By yesterdays Meditation I am cast into so great Doubts, that I shall never forget them, and yet I know not how to answer them, but being plunged on a suddain into a deep Gulf, I am so amazed that I can neither touch the bottome, nor swim at the top.

Nevertheless, I will endeavour once more, and try the way I set on yesterday, by removing from me whatever is in the least doubtful, as if I had certainly discover’d it to be altogether false, and will proceed till I find out some certainty, or if nothing else, yet at least this certainty, That there is nothing sure.

Archimedes required but a point which was firm, and immoveable that he might move the whole Earth, so in the perfect undertaking Great things may be expected, if I can discover but the least thing that is true and indisputable.

Wherefore I suppose all things I see are false, and believe that nothing of those things are really existent, which my deceitful memory represents to me; ’tis evident I have no senses, that a Body, Figure, Extension, Motion, Place, &c. are meer Fictions; what thing therefore is there that is true? perhaps only this, That there is nothing certain.

Doubts and Solutions.

But how know I that there is nothing distinct from all these things (which I have now reckon’d) of which I have no reason to doubt? Is there no God (or whatever other name I may call him) who has put these thoughts into me? Yet why should I think this? When I my self perhaps am the Author of them. Upon which Account, therefore must not I be something? ’tis but just now that I denied that I had any senses, or any Body. Hold a while—Am I so tied to a Body and senses that I cannot exist without them? But I have perswaded my self that there is nothing in the World, no Heaven, no Earth, no Souls, no Bodies; and then why not, that I my self am not? Yet surely if I could perswade my self any thing, I was.

But there is I know not what sort of Deceivour very powerful and very crafty, who always strives to deceive Me; without Doubt therefore I am, if he can decieve me; And let him Deceive me as much as he can, yet he can never make me not to Be, whilst I think that I am. Wherefore I may lay this down as a Principle, that whenever this sentence I am, I exist, is spoken or thought of by Me, ’tis necessarily True.

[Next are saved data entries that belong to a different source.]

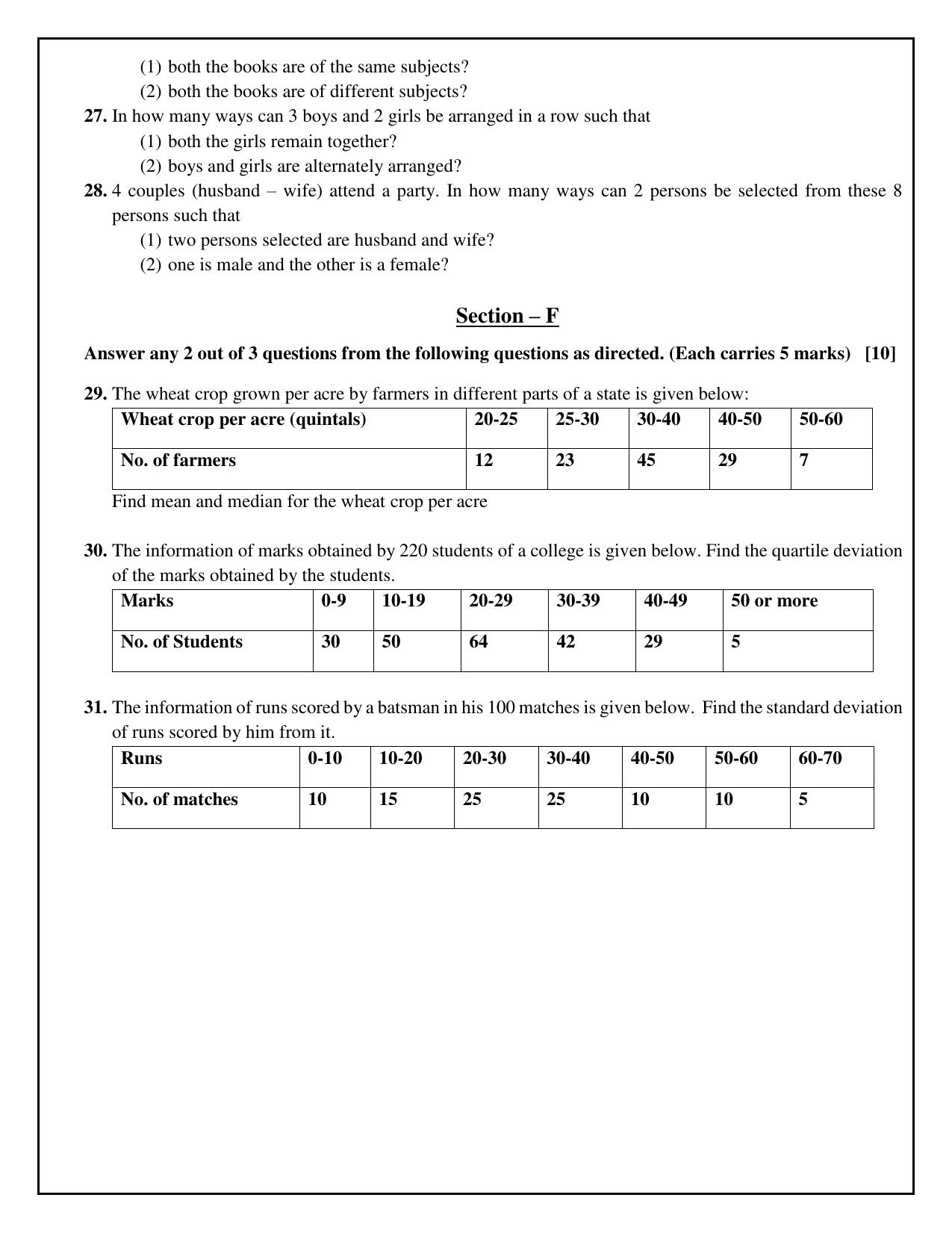 (1) both the books are of the same subjects?
(2) both the books are of different subjects?

27. In how many ways can 3 boys and 2 girls be arranged in a row such that
(1) both the girls remain together?
(2) boys and girls are alternately arranged?

28. 4 couples (husband – wife) attend a party. In how many ways can 2 persons be selected from these 8 persons such that
(1) two persons selected are husband and wife?
(2) one is male and the other is a female?

Section – F

Answer any 2 out of 3 questions from the following questions as directed. (Each carries 5 marks) [10]

29. The wheat crop grown per acre by farmers in different parts of a state is given below:

| Wheat crop per acre (quintals) | 20-25 | 25-30 | 30-40 | 40-50 | 50-60 |
|---|---|---|---|---|---|
| No. of farmers | 12 | 23 | 45 | 29 | 7 |

Find mean and median for the wheat crop per acre

30. The information of marks obtained by 220 students of a college is given below. Find the quartile deviation of the marks obtained by the students.

| Marks | 0-9 | 10-19 | 20-29 | 30-39 | 40-49 | 50 or more |
|---|---|---|---|---|---|---|
| No. of Students | 30 | 50 | 64 | 42 | 29 | 5 |

31. The information of runs scored by a batsman in his 100 matches is given below. Find the standard deviation of runs scored by him from it.

| Runs | 0-10 | 10-20 | 20-30 | 30-40 | 40-50 | 50-60 | 60-70 |
|---|---|---|---|---|---|---|---|
| No. of matches | 10 | 15 | 25 | 25 | 10 | 10 | 5 |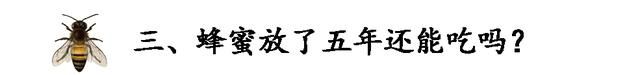 三、蜂蜜放了五年还能吃吗？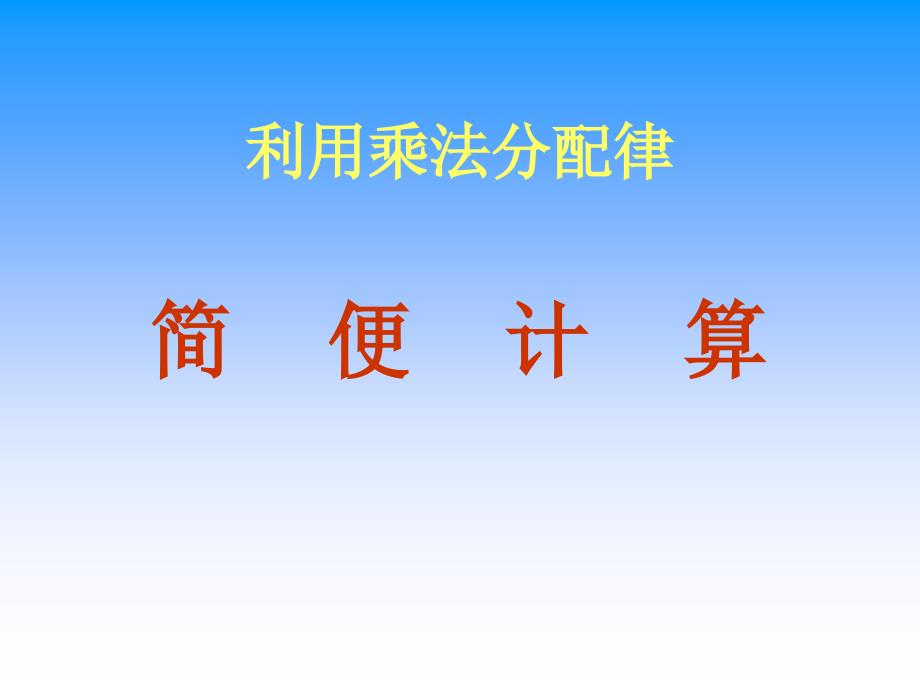 利用乘法分配律

简 便 计 算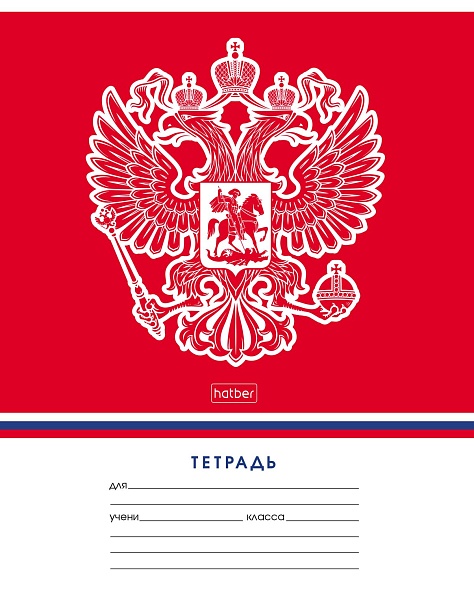 hatber

ТЕТРАДЬ

для

учени класса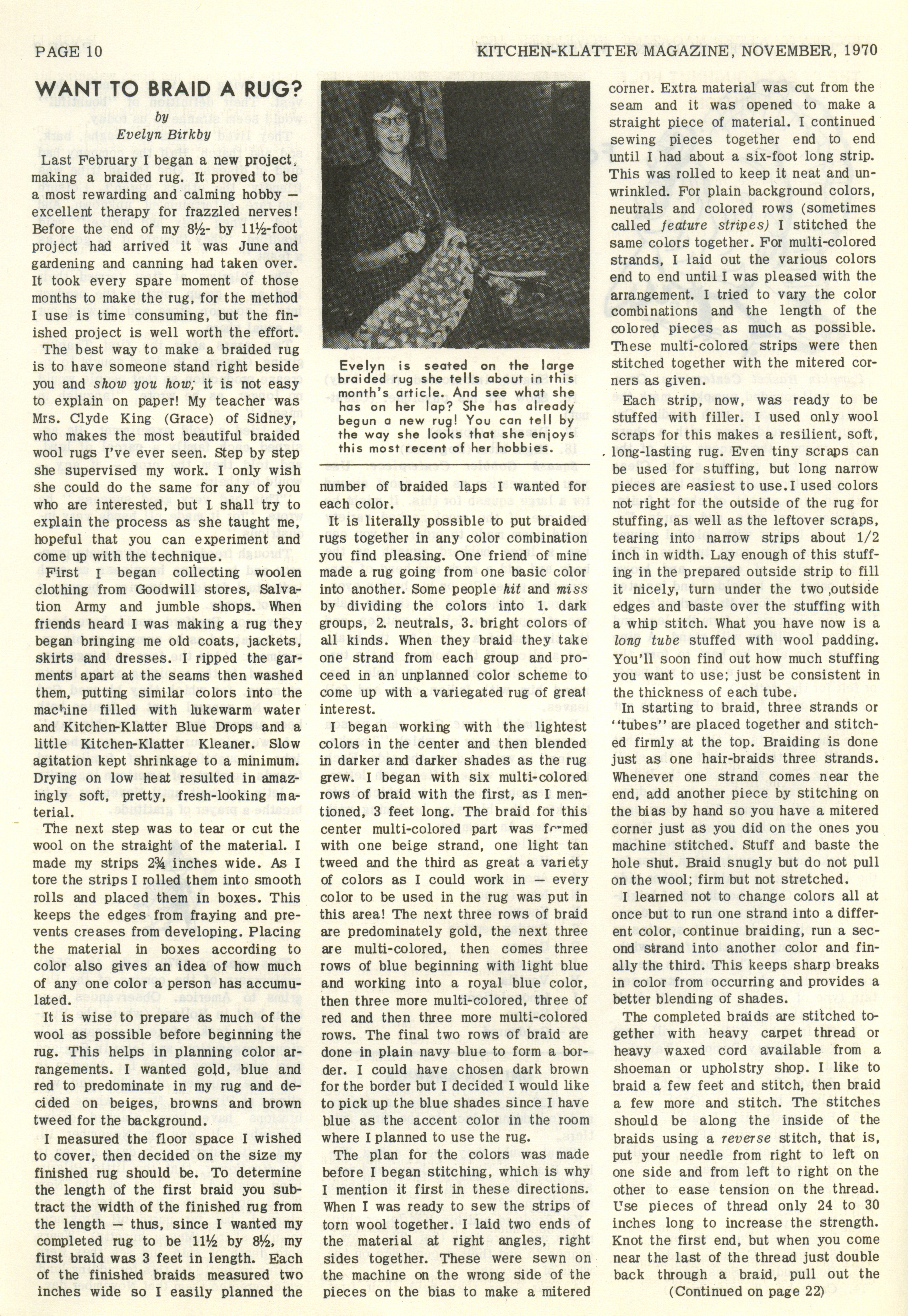 PAGE 10

KITCHEN-KLATTER MAGAZINE, NOVEMBER, 1970

WANT TO BRAID A RUG?

by
Evelyn Birkby

Last February I began a new project, making a braided rug. It proved to be a most rewarding and calming hobby — excellent therapy for frazzled nerves! Before the end of my 8½- by 11½-foot project had arrived it was June and gardening and canning had taken over. It took every spare moment of those months to make the rug, for the method I use is time consuming, but the finished project is well worth the effort.

The best way to make a braided rug is to have someone stand right beside you and show you how; it is not easy to explain on paper! My teacher was Mrs. Clyde King (Grace) of Sidney, who makes the most beautiful braided wool rugs I've ever seen. Step by step she supervised my work. I only wish she could do the same for any of you who are interested, but I shall try to explain the process as she taught me, hopeful that you can experiment and come up with the technique.

First I began collecting woolen clothing from Goodwill stores, Salvation Army and jumble shops. When friends heard I was making a rug they began bringing me old coats, jackets, skirts and dresses. I ripped the garments apart at the seams then washed them, putting similar colors into the machine filled with lukewarm water and Kitchen-Klatter Blue Drops and a little Kitchen-Klatter Kleaner. Slow agitation kept shrinkage to a minimum. Drying on low heat resulted in amazingly soft, pretty, fresh-looking material.

The next step was to tear or cut the wool on the straight of the material. I made my strips 2¾ inches wide. As I tore the strips I rolled them into smooth rolls and placed them in boxes. This keeps the edges from fraying and prevents creases from developing. Placing the material in boxes according to color also gives an idea of how much of any one color a person has accumulated.

It is wise to prepare as much of the wool as possible before beginning the rug. This helps in planning color arrangements. I wanted gold, blue and red to predominate in my rug and decided on beiges, browns and brown tweed for the background.

I measured the floor space I wished to cover, then decided on the size my finished rug should be. To determine the length of the first braid you subtract the width of the finished rug from the length — thus, since I wanted my completed rug to be 11½ by 8½, my first braid was 3 feet in length. Each of the finished braids measured two inches wide so I easily planned the

Evelyn is seated on the large braided rug she tells about in this month's article. And see what she has on her lap? She has already begun a new rug! You can tell by the way she looks that she enjoys this most recent of her hobbies.

number of braided laps I wanted for each color.

It is literally possible to put braided rugs together in any color combination you find pleasing. One friend of mine made a rug going from one basic color into another. Some people hit and miss by dividing the colors into 1. dark groups, 2. neutrals, 3. bright colors of all kinds. When they braid they take one strand from each group and proceed in an unplanned color scheme to come up with a variegated rug of great interest.

I began working with the lightest colors in the center and then blended in darker and darker shades as the rug grew. I began with six multi-colored rows of braid with the first, as I mentioned, 3 feet long. The braid for this center multi-colored part was formed with one beige strand, one light tan tweed and the third as great a variety of colors as I could work in — every color to be used in the rug was put in this area! The next three rows of braid are predominately gold, the next three are multi-colored, then comes three rows of blue beginning with light blue and working into a royal blue color, then three more multi-colored, three of red and then three more multi-colored rows. The final two rows of braid are done in plain navy blue to form a border. I could have chosen dark brown for the border but I decided I would like to pick up the blue shades since I have blue as the accent color in the room where I planned to use the rug.

The plan for the colors was made before I began stitching, which is why I mention it first in these directions. When I was ready to sew the strips of torn wool together. I laid two ends of the material at right angles, right sides together. These were sewn on the machine on the wrong side of the pieces on the bias to make a mitered corner. Extra material was cut from the seam and it was opened to make a straight piece of material. I continued sewing pieces together end to end until I had about a six-foot long strip. This was rolled to keep it neat and unwrinkled. For plain background colors, neutrals and colored rows (sometimes called feature stripes) I stitched the same colors together. For multi-colored strands, I laid out the various colors end to end until I was pleased with the arrangement. I tried to vary the color combinations and the length of the colored pieces as much as possible. These multi-colored strips were then stitched together with the mitered corners as given.

Each strip, now, was ready to be stuffed with filler. I used only wool scraps for this makes a resilient, soft, long-lasting rug. Even tiny scraps can be used for stuffing, but long narrow pieces are easiest to use. I used colors not right for the outside of the rug for stuffing, as well as the leftover scraps, tearing into narrow strips about 1/2 inch in width. Lay enough of this stuffing in the prepared outside strip to fill it nicely, turn under the two outside edges and baste over the stuffing with a whip stitch. What you have now is a long tube stuffed with wool padding. You'll soon find out how much stuffing you want to use; just be consistent in the thickness of each tube.

In starting to braid, three strands or "tubes" are placed together and stitched firmly at the top. Braiding is done just as one hair-braids three strands. Whenever one strand comes near the end, add another piece by stitching on the bias by hand so you have a mitered corner just as you did on the ones you machine stitched. Stuff and baste the hole shut. Braid snugly but do not pull on the wool; firm but not stretched.

I learned not to change colors all at once but to run one strand into a different color, continue braiding, run a second strand into another color and finally the third. This keeps sharp breaks in color from occurring and provides a better blending of shades.

The completed braids are stitched together with heavy carpet thread or heavy waxed cord available from a shoeman or upholstry shop. I like to braid a few feet and stitch, then braid a few more and stitch. The stitches should be along the inside of the braids using a reverse stitch, that is, put your needle from right to left on one side and from left to right on the other to ease tension on the thread. Use pieces of thread only 24 to 30 inches long to increase the strength. Knot the first end, but when you come near the last of the thread just double back through a braid, pull out the

(Continued on page 22)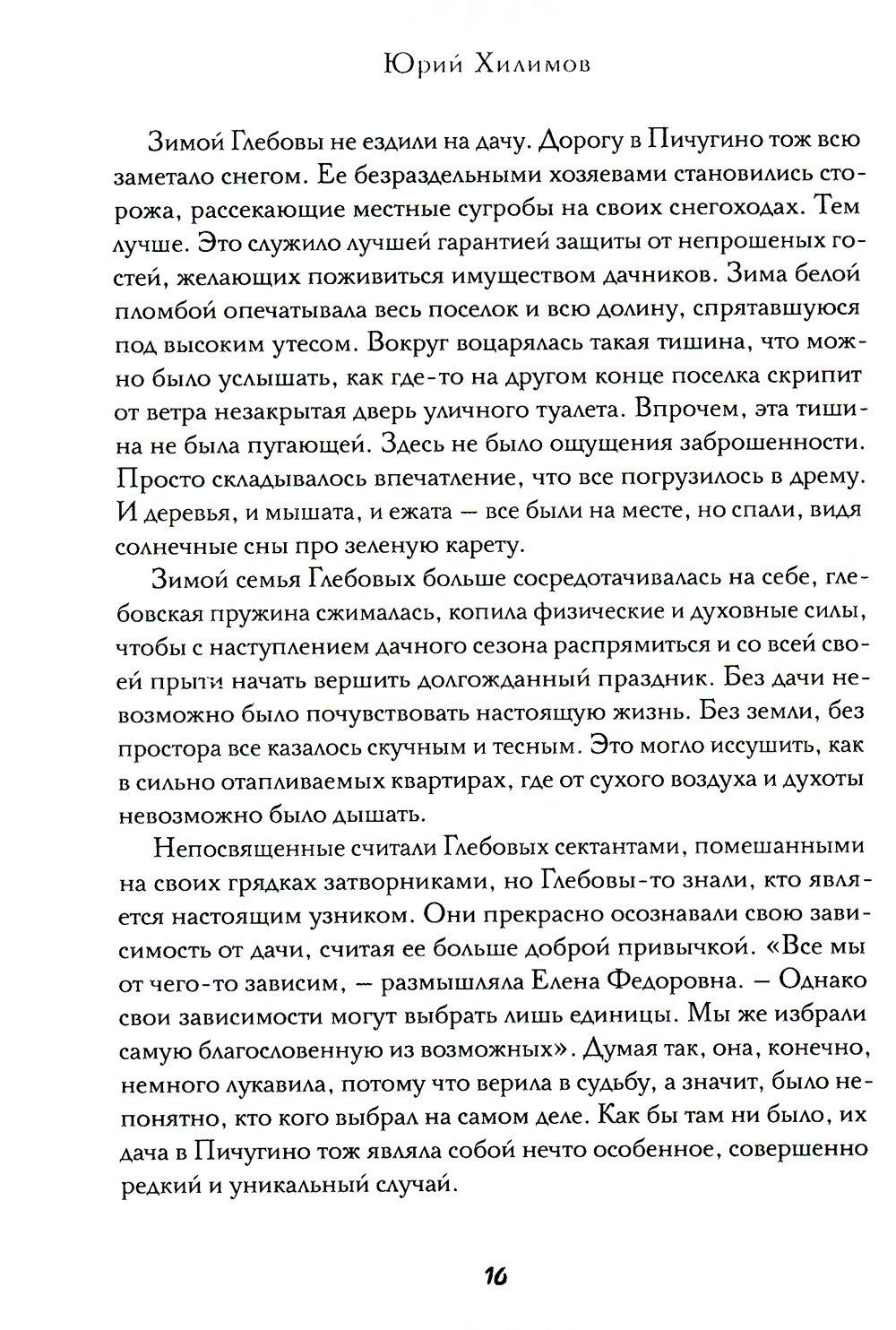 Юрий Хилимов

Зимой Глебовы не ездили на дачу. Дорогу в Пичугино тож всю заметало снегом. Ее безраздельными хозяевами становились сторожа, рассекающие местные сугробы на своих снегоходах. Тем лучше. Это служило лучшей гарантией защиты от непрошеных гостей, желающих поживиться имуществом дачников. Зима белой пломбой опечатывала весь поселок и всю долину, спрятавшуюся под высоким утесом. Вокруг воцарялась такая тишина, что можно было услышать, как где-то на другом конце поселка скрипит от ветра незакрытая дверь уличного туалета. Впрочем, эта тишина не была пугающей. Здесь не было ощущения заброшенности. Просто складывалось впечатление, что все погрузилось в дрему. И деревья, и мышата, и ежата — все были на месте, но спали, видя солнечные сны про зеленую карету.

Зимой семья Глебовых больше сосредотачивалась на себе, глебовская пружина сжималась, копила физические и духовные силы, чтобы с наступлением дачного сезона распрямиться и со всей своей прыти начать вершить долгожданный праздник. Без дачи невозможно было почувствовать настоящую жизнь. Без земли, без простора все казалось скучным и тесным. Это могло иссушить, как в сильно отапливаемых квартирах, где от сухого воздуха и духоты невозможно было дышать.

Непосвященные считали Глебовых сектантами, помешанными на своих грядках затворниками, но Глебовы-то знали, кто является настоящим узником. Они прекрасно осознавали свою зависимость от дачи, считая ее больше доброй привычкой. «Все мы от чего-то зависим, — размышляла Елена Федоровна. — Однако свои зависимости могут выбрать лишь единицы. Мы же избрали самую благословенную из возможных». Думая так, она, конечно, немного лукавила, потому что верила в судьбу, а значит, было непонятно, кто кого выбрал на самом деле. Как бы там ни было, их дача в Пичугино тож являла собой нечто особенное, совершенно редкий и уникальный случай.

16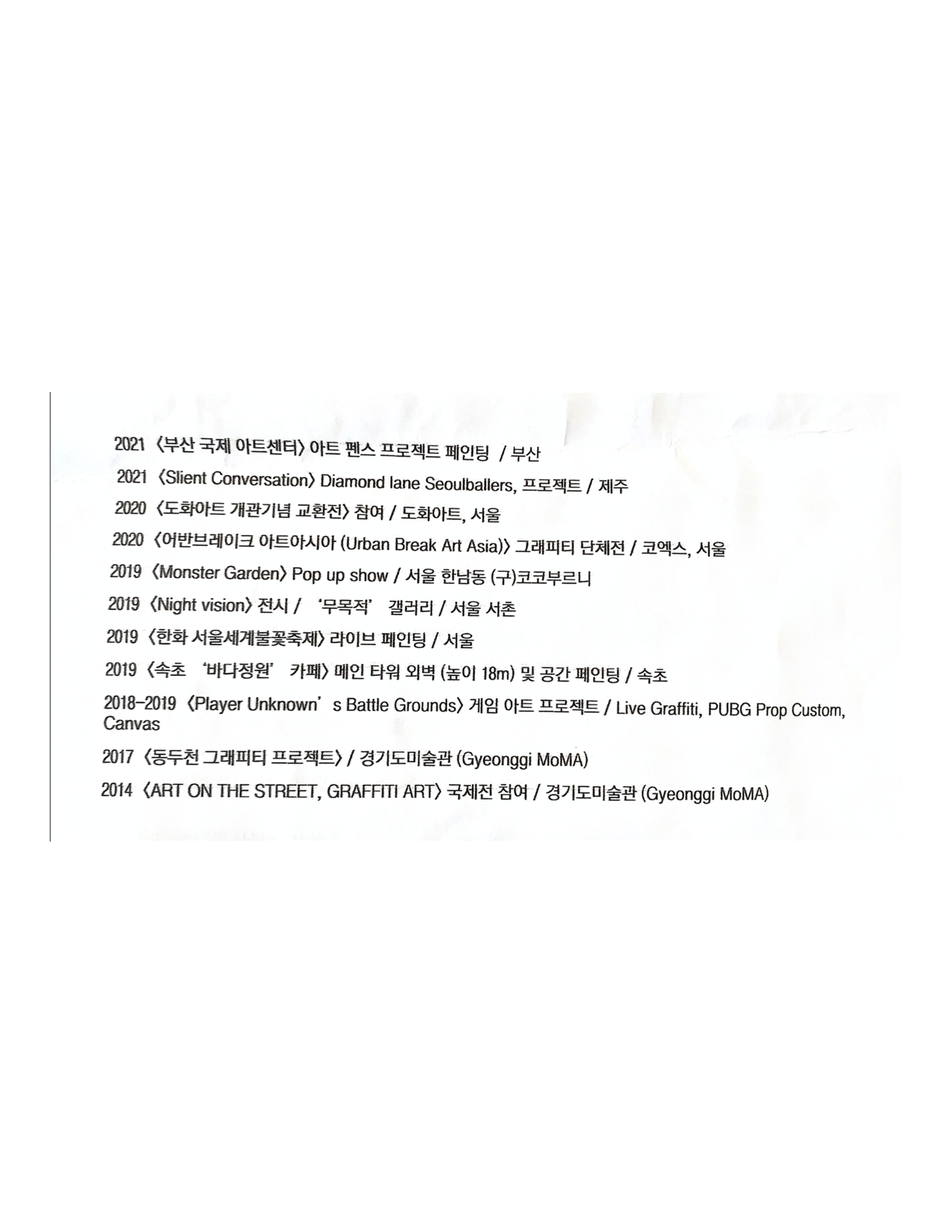 2021 〈부산 국제 아트센터〉 아트 펜스 프로젝트 페인팅 / 부산

2021 〈Slient Conversation〉 Diamond lane Seoulballers, 프로젝트 / 제주

2020 〈도화아트 개관기념 교환전〉 참여 / 도화아트, 서울

2020 〈어반브레이크 아트아시아 (Urban Break Art Asia)〉 그래피티 단체전 / 코엑스, 서울

2019 〈Monster Garden〉 Pop up show / 서울 한남동 (구)코코부르니

2019 〈Night vision〉 전시 / '무목적' 갤러리 / 서울 서촌

2019 〈한화 서울세계불꽃축제〉 라이브 페인팅 / 서울

2019 〈속초 '바다정원' 카페〉 메인 타워 외벽 (높이 18m) 및 공간 페인팅 / 속초

2018-2019 〈Player Unknown's Battle Grounds〉 게임 아트 프로젝트 / Live Graffiti, PUBG Prop Custom, Canvas

2017 〈동두천 그래피티 프로젝트〉 / 경기도미술관 (Gyeonggi MoMA)

2014 〈ART ON THE STREET, GRAFFITI ART〉 국제전 참여 / 경기도미술관 (Gyeonggi MoMA)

But I do not yet fully understand who I am that now necessarily exist, and I must hereafter take care, least I foolishly mistake some other thing for my self, and by that means be deceived in that thought, which I defend as the most certain and evident of all.

Wherefore I will again Recollect, what I believed my self to be heretofore, before I had set upon these Meditations, from which Notion I will withdraw whatever may be Disproved by the Foremention’d Reasons, that in the End, That only may Remain which is True and indisputable.